Advanced statistical computing
Teachers
Carl Nettelblad, Behrang Mahjani, Salman Toor, Silvelyn Zwanzig
(The guest lecturer for statistical analysis of large data sets will be announced later.)
Many recent statistical methods are based on computationally intensive computer simulations. Also, new areas of statistical computing are emerging based on large amounts of data in several disciplines. A rapidly growing field is statistical analysis of data from life sciences. Such analysis can be made in fixed functionality tools or pipelines, but the statistical computing environment R has become very popular due to its greater flexibility.

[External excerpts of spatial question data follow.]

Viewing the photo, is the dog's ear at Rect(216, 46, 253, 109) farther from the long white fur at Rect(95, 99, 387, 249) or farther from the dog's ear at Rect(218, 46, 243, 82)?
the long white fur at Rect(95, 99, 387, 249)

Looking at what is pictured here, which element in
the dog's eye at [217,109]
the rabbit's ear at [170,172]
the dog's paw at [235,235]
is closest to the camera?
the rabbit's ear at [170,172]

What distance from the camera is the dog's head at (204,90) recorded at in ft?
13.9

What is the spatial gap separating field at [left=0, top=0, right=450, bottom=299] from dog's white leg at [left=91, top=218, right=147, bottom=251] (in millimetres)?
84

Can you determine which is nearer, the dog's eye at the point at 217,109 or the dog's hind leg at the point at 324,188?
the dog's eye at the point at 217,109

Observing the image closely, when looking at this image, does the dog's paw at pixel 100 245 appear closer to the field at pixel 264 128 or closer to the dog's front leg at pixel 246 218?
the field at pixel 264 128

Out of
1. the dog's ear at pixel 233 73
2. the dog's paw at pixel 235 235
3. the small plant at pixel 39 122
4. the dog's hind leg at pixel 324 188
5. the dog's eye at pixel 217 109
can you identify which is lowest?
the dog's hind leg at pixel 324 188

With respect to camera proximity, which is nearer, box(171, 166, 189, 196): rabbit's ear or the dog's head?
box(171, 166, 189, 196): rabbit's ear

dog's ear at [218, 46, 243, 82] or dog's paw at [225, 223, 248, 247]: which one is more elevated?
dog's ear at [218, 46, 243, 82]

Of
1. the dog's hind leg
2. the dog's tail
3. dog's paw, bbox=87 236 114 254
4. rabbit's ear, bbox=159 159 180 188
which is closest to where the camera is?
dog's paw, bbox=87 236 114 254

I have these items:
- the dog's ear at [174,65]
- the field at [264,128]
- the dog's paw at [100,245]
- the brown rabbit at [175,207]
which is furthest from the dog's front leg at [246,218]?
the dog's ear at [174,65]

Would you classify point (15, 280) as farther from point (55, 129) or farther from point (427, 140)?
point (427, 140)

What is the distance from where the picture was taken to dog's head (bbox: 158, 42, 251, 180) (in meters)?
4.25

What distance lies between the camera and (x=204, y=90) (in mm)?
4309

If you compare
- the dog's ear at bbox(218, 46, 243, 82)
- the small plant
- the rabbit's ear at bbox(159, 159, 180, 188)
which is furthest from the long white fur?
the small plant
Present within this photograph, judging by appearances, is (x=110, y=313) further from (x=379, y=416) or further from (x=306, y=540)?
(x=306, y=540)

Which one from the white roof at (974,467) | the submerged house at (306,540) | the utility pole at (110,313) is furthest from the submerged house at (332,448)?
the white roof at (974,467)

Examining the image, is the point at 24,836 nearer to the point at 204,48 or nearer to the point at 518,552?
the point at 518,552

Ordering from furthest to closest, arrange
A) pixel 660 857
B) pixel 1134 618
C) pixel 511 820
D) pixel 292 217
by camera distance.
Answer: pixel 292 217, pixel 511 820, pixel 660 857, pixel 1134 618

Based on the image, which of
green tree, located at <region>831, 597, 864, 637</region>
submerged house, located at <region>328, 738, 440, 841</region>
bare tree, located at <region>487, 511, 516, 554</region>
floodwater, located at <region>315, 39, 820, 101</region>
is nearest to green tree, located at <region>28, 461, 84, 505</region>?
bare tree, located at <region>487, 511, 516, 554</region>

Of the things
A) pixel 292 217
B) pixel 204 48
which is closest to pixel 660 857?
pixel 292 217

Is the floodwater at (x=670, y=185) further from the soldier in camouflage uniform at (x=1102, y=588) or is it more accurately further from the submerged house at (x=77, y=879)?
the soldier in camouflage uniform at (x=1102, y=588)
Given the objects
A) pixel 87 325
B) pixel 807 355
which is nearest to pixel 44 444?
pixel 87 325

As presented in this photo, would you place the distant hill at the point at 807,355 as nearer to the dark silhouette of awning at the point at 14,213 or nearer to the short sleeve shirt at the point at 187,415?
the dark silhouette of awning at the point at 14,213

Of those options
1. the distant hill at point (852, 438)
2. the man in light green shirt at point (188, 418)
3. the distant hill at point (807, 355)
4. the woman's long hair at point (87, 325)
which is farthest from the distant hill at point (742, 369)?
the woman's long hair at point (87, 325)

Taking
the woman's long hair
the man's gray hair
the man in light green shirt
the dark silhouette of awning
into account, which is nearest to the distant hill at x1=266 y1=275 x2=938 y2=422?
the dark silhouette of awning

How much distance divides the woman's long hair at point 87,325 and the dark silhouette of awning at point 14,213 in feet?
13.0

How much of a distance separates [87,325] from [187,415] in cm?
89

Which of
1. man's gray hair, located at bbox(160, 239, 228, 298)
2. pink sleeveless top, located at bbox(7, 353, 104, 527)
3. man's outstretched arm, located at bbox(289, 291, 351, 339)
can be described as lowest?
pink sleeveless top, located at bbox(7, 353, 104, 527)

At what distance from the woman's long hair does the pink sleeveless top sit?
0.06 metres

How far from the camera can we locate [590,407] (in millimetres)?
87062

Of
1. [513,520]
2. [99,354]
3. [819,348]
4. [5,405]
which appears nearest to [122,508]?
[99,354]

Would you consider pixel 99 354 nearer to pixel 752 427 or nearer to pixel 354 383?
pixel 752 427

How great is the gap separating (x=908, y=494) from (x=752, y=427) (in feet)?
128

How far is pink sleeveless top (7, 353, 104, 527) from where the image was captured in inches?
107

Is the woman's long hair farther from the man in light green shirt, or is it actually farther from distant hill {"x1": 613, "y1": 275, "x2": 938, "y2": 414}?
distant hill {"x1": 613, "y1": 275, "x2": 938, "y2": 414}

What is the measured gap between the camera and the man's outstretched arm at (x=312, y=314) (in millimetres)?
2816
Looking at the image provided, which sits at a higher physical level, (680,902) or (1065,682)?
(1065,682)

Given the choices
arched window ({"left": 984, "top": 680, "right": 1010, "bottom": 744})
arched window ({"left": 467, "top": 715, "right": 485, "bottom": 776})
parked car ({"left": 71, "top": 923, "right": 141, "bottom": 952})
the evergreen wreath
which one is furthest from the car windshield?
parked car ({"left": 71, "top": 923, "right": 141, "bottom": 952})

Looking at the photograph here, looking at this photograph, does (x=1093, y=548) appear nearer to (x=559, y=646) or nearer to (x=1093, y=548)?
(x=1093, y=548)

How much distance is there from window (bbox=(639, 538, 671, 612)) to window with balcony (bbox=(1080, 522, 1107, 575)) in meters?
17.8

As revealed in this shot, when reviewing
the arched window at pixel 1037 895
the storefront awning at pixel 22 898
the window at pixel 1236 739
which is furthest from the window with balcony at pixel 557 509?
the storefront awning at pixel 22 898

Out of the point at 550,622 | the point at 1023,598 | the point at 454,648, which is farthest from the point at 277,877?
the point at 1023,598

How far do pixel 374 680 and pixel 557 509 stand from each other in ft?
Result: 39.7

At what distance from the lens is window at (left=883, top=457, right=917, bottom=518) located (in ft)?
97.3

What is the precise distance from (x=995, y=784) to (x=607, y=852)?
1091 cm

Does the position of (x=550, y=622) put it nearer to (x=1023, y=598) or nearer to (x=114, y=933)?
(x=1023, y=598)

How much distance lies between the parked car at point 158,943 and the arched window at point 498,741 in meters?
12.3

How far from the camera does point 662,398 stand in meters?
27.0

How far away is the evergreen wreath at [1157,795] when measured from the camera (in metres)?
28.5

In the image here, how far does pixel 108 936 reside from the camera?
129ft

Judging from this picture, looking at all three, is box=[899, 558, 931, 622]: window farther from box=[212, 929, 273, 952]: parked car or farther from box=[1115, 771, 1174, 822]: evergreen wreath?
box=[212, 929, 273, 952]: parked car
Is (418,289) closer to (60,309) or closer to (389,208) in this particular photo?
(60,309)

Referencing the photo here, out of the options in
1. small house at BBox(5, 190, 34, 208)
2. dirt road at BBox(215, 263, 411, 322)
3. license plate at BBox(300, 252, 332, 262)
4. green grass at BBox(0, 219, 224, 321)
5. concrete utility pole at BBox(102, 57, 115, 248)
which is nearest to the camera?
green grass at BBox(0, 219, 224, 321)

Correctly used, R is a powerful resource where application-specific libraries can be combined with the use of current heterogeneous and distributed computing infrastructures. This course puts students existing practical experience on a more solid theoretical ground, allowing them to benefit from the knowledge of a world-class expert in the field in the final block of the course.
Goal of the course
This a new course covering some of the most recent applications of scientific computing to statistics, for an audience with some familiarity with R or other computing tools such as Python or Matlab. After finishing the course, the student can implement computationally intensive algorithms for statistical analysis in R, and optimize such software for use on modern computer resources. They also learn about the statistical challenges of dealing with large data sets, and how to use R for data-intensive computing. The course focuses on applications from life science.
Target audience
PhD students in Bioinformatics (and related fields), Mathematical Statistics, and Scientific Computing.
Prerequisite
Basic knowledge of mathematical statistics, linear algebra, and numerical methods. Some experience of programming in R, Python, or Matlab.
Credits
5 or 7.5. This course consists of three blocks, at 2.5 credits each. The first block is not strictly necessary for students with significant knowledge of programming in R.
Number of scheduled occasions
16 (11 lectures + 5 labs)
Course schedule
Block 1: Oct 5-18, Week 41
Block 2: Nov 2-6, Week 45
Block 3: Nov 16-20, Week 47
Exam Information
To pass each block, the student should finish the project of that block. The content of each project is related to the labs in that block.
Syllabus
- Block 1: Advanced programming in R (2.5 credits)
- Block 2: High performance programming in R (2.5 credits)
- Block 3: Statistical and numerical methods for analysis of large data sets, with focus on bioinformatics applications (2.5 Credits)